I realized, looking around at the swarm of families… Hispanic, African-American, Filipino, Chinese, Indian, and from numerous other parts of the world… that I was not an outlier… an imposter… for being there promoting Chinese culture. (You guessed it- I sometimes feel that way.) My race and ethnic background were not the focus. It was how and what I teach others…all others… in order to bring cultures together to grow as one world- in this case, teaching and fascinating children about China.
Everyone loved making my paper dragon boat craft with drinking straw paddles but what I sensed even more was a community of people with a true desire to be together with no boundaries. Even with several languages being spoken at my art table at once, everyone was smiling… mothers to mothers, children helping the children beside them and comparing their coloring skills, tattooed, bronze-skinned teens needing a respite as they checked their phones, and Asian elders enjoying the young energy while carefully inspecting my book for authenticity.

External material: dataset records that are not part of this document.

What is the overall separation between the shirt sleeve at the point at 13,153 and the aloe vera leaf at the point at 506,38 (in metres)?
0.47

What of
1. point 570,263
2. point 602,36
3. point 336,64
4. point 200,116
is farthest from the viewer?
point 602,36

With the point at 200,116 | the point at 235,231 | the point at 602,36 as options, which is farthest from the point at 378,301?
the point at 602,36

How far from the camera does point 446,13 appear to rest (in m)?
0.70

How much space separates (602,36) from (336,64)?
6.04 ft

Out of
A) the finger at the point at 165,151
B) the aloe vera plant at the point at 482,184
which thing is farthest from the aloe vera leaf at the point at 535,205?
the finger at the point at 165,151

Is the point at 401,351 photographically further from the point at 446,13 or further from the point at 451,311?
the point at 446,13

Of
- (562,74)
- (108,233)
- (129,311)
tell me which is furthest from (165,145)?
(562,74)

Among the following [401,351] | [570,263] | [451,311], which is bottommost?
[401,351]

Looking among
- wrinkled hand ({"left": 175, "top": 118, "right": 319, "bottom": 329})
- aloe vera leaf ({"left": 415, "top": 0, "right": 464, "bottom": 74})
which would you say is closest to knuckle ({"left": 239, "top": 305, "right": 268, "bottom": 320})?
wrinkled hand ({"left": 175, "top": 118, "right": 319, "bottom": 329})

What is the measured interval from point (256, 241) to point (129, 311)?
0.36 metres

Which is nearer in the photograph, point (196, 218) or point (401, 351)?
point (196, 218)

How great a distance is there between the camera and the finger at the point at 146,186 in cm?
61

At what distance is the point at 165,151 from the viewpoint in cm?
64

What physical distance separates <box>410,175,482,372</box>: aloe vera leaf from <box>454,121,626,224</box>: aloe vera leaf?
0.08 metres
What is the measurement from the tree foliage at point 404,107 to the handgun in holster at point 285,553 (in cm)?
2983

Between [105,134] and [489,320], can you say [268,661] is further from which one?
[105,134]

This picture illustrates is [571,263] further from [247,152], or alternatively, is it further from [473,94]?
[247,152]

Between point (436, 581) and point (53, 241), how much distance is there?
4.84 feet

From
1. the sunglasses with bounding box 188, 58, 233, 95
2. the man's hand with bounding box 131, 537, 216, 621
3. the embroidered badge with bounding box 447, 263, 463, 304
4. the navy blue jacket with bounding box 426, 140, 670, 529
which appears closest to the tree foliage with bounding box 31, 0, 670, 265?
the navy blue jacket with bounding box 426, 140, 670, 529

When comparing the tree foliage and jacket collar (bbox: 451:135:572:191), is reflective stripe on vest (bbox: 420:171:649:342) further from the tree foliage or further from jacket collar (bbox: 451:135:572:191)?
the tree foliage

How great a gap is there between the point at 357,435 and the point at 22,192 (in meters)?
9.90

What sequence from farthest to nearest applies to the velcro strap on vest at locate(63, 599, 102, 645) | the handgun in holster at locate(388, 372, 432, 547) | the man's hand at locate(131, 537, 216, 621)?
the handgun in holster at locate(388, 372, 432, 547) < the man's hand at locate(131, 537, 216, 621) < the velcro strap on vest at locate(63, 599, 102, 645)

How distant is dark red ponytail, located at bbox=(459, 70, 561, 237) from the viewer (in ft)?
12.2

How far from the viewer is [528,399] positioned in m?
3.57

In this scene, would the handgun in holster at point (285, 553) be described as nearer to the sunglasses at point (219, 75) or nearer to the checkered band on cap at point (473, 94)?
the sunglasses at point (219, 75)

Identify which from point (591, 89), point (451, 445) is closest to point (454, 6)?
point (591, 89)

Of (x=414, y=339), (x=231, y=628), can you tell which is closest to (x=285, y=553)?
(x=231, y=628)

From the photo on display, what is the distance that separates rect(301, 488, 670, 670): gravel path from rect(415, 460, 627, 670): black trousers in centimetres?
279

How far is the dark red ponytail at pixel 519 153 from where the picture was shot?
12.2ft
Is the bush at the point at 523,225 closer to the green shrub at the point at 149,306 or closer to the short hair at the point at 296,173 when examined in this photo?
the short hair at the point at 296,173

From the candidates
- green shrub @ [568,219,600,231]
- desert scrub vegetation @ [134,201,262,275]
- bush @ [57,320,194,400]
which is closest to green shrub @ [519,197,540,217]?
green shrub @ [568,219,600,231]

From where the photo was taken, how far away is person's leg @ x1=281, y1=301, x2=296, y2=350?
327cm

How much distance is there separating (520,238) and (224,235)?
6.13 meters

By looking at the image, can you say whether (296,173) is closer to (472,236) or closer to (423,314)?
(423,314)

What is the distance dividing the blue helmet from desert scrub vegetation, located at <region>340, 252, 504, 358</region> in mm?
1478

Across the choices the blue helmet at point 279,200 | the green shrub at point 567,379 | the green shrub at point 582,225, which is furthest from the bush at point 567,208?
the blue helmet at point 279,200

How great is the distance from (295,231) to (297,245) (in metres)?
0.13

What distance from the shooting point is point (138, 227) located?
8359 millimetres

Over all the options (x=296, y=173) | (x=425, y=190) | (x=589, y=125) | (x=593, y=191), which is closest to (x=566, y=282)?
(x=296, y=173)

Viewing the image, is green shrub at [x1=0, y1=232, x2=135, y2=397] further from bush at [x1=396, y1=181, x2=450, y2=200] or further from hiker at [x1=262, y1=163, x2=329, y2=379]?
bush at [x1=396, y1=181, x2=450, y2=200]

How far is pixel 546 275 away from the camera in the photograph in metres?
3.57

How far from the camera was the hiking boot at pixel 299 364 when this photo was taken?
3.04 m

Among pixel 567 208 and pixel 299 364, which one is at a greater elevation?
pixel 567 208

Granted, these festival visitors had an easier opportunity to expose themselves to vastly different cultures in such a diverse city, and could seek to understand their neighbors in work, school, worship and recreation. It is more of a challenge in other parts of the country including where I live. But true multiculturalism seems to be an active way of life and attitude, not just a status quo through proximity.
The dragon boat races were happening just over the bank and the shared passion for this Chinese tradition could be felt with every synchronized stroke as the slender boats sliced through the water. Over ninety teams represented every age, race and culture. And we all belonged.